Information Possibly Outdated
The information presented on this page was originally released on September 20, 2018. It may not be outdated, but please search our site for more current information. If you plan to quote or reference this information in a publication, please check with the Extension specialist or author before proceeding.
Renovations can offer accessibility to the aging
STARKVILLE, Miss. -- Those who struggle with injury or disability know it is never too early to make changes that allow a house to be more accommodating to people with impaired mobility.
David Buys, health specialist with the Mississippi State University Extension Service, said “universal design” is the concept that living spaces should be usable by all people, including children, the elderly and those with disabilities.
“With new construction and with any changes being made to a home as part of a routine update, it is always a good idea to think about how the change could accommodate an aging person or someone with an injury or impaired mobility,” Buys said.
The best time to create an environment with universal design is at the design and new construction phase.
“That means basic changes in the home’s design should be made before initial construction to create a space with needed characteristics that fit with the home’s architecture,” Buys said.
Features of universal design include safe and accessible bathrooms, lever-type door knobs and water faucet handles, proper lighting and an absence of steps at entryways, and a ground-floor bedroom, bath and laundry.
These kinds of design elements are understood to be useful for any age group or ability range, and they can have a positive impact on house resale value. The choice of whether to make universal design changes to increase resale value depends on several factors.

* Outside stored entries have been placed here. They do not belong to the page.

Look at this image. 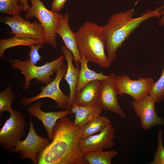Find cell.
Returning <instances> with one entry per match:
<instances>
[{
    "mask_svg": "<svg viewBox=\"0 0 164 164\" xmlns=\"http://www.w3.org/2000/svg\"><path fill=\"white\" fill-rule=\"evenodd\" d=\"M80 128L66 116L55 126L53 139L39 155L38 164H83L80 148Z\"/></svg>",
    "mask_w": 164,
    "mask_h": 164,
    "instance_id": "cell-1",
    "label": "cell"
},
{
    "mask_svg": "<svg viewBox=\"0 0 164 164\" xmlns=\"http://www.w3.org/2000/svg\"><path fill=\"white\" fill-rule=\"evenodd\" d=\"M164 5L152 10H148L137 18H133V9L112 15L107 24L101 26L106 40L107 56L111 62L116 58L118 50L124 41L143 22L152 17L160 18L164 13Z\"/></svg>",
    "mask_w": 164,
    "mask_h": 164,
    "instance_id": "cell-2",
    "label": "cell"
},
{
    "mask_svg": "<svg viewBox=\"0 0 164 164\" xmlns=\"http://www.w3.org/2000/svg\"><path fill=\"white\" fill-rule=\"evenodd\" d=\"M75 34L78 50L89 62L103 68L109 67L111 62L105 53L106 40L101 26L94 23L86 22Z\"/></svg>",
    "mask_w": 164,
    "mask_h": 164,
    "instance_id": "cell-3",
    "label": "cell"
},
{
    "mask_svg": "<svg viewBox=\"0 0 164 164\" xmlns=\"http://www.w3.org/2000/svg\"><path fill=\"white\" fill-rule=\"evenodd\" d=\"M64 55L60 56L56 60L46 62L41 66H37L30 62L27 58L24 61L14 59L11 63L12 67L21 71L23 74L25 81L22 89L25 91L30 87L31 80L35 79L40 83L47 85L52 81L51 75L64 64Z\"/></svg>",
    "mask_w": 164,
    "mask_h": 164,
    "instance_id": "cell-4",
    "label": "cell"
},
{
    "mask_svg": "<svg viewBox=\"0 0 164 164\" xmlns=\"http://www.w3.org/2000/svg\"><path fill=\"white\" fill-rule=\"evenodd\" d=\"M32 6L26 12V19L35 17L43 27L45 34L46 44L53 48L57 47L55 31L62 15L58 12L47 9L40 0H30Z\"/></svg>",
    "mask_w": 164,
    "mask_h": 164,
    "instance_id": "cell-5",
    "label": "cell"
},
{
    "mask_svg": "<svg viewBox=\"0 0 164 164\" xmlns=\"http://www.w3.org/2000/svg\"><path fill=\"white\" fill-rule=\"evenodd\" d=\"M67 66L63 64L57 69L55 78L49 84L41 87V91L38 94L29 98L24 97L20 100L21 104L28 106L39 99L45 97L50 98L57 103L60 108L70 109L69 97L61 91L59 87L60 81L66 74Z\"/></svg>",
    "mask_w": 164,
    "mask_h": 164,
    "instance_id": "cell-6",
    "label": "cell"
},
{
    "mask_svg": "<svg viewBox=\"0 0 164 164\" xmlns=\"http://www.w3.org/2000/svg\"><path fill=\"white\" fill-rule=\"evenodd\" d=\"M0 130V145L11 152L25 134L26 122L24 114L14 110Z\"/></svg>",
    "mask_w": 164,
    "mask_h": 164,
    "instance_id": "cell-7",
    "label": "cell"
},
{
    "mask_svg": "<svg viewBox=\"0 0 164 164\" xmlns=\"http://www.w3.org/2000/svg\"><path fill=\"white\" fill-rule=\"evenodd\" d=\"M29 129L26 138L19 141L11 152L18 153L21 158H29L33 164H38V158L43 150L51 142L49 138H42L38 135L31 120L29 123Z\"/></svg>",
    "mask_w": 164,
    "mask_h": 164,
    "instance_id": "cell-8",
    "label": "cell"
},
{
    "mask_svg": "<svg viewBox=\"0 0 164 164\" xmlns=\"http://www.w3.org/2000/svg\"><path fill=\"white\" fill-rule=\"evenodd\" d=\"M0 21L10 28L11 31L8 34L28 36L46 44L45 32L40 23L36 21L31 22L23 18L20 15L2 17Z\"/></svg>",
    "mask_w": 164,
    "mask_h": 164,
    "instance_id": "cell-9",
    "label": "cell"
},
{
    "mask_svg": "<svg viewBox=\"0 0 164 164\" xmlns=\"http://www.w3.org/2000/svg\"><path fill=\"white\" fill-rule=\"evenodd\" d=\"M117 76L112 73L101 80L98 104L104 110L116 113L122 118L126 117L118 101Z\"/></svg>",
    "mask_w": 164,
    "mask_h": 164,
    "instance_id": "cell-10",
    "label": "cell"
},
{
    "mask_svg": "<svg viewBox=\"0 0 164 164\" xmlns=\"http://www.w3.org/2000/svg\"><path fill=\"white\" fill-rule=\"evenodd\" d=\"M155 101L148 94L139 101L131 102L136 115L139 118L142 128L147 131L158 125H164L163 119L158 116L155 111Z\"/></svg>",
    "mask_w": 164,
    "mask_h": 164,
    "instance_id": "cell-11",
    "label": "cell"
},
{
    "mask_svg": "<svg viewBox=\"0 0 164 164\" xmlns=\"http://www.w3.org/2000/svg\"><path fill=\"white\" fill-rule=\"evenodd\" d=\"M154 82L150 77L140 78L137 80L131 79L126 74L117 76L118 95L128 94L134 100L139 101L149 94L150 89Z\"/></svg>",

“If you are considering making these changes to help a house sell better, consider whether it is located near a large number of disabled or older adults and whether potential buyers include those between 35 and 55 years old,” Buys said. “It’s also important to consider whether the type of changes being made affects the flow and function of the house.”
Alex Romanoff, owner of Romanoff Construction in Starkville, said renovations to improve bathroom access are the most common he is asked to make.
“A lot of older homes have a 2-foot bathroom door, and even some of the newer homes continue to put these in, and they do not allow access to the bathroom with a walker or wheelchair,” Romanoff said. “Anytime I do any remodeling, especially in a bathroom, I always offer a wide, 32-inch door, even for a younger couple. I recommend you go ahead and change out the door while everything is a mess in anticipation of what may be coming long-term.”
Another project Romanoff took on was cutting wheelchair access into a walk-in shower that had a 5-inch curb that made entry very difficult.
“I cut the curb out, patched in the sides with cultured marble and made a ramp for the wheelchair,” he said. “It allows the homeowner to function a whole lot better.”
Romanoff said that while some situations require extensive renovations, others can be handled with much less invasive projects.
Offset hinges can replace traditional door hinges to allow full accessibility to the doorway. Grab bars installed securely can increase mobility in bathrooms, and handles installed on the toilet base make getting up and down easier.
In the kitchen, Romanoff has raised dishwashers more than a foot off the floor, eliminating the need to lean way over to use these appliances. Pedestals can do the same thing for commodes.
Renters often hesitate to invest in a space they do not own, but they can use some of these easy and inexpensive solutions.
“Although renters usually are not at liberty to make substantial changes to their home, they should become familiar with the Americans with Disabilities Act,” Buys said. “This act requires landlords to make reasonable accommodations that enable a person with a disability the equal opportunity to use and enjoy their home and any common spaces.”
This act protects landlords from undue financial burdens, but owners frequently install access ramps, provide convenient reserved parking and allow service animals even if pets are not welcome.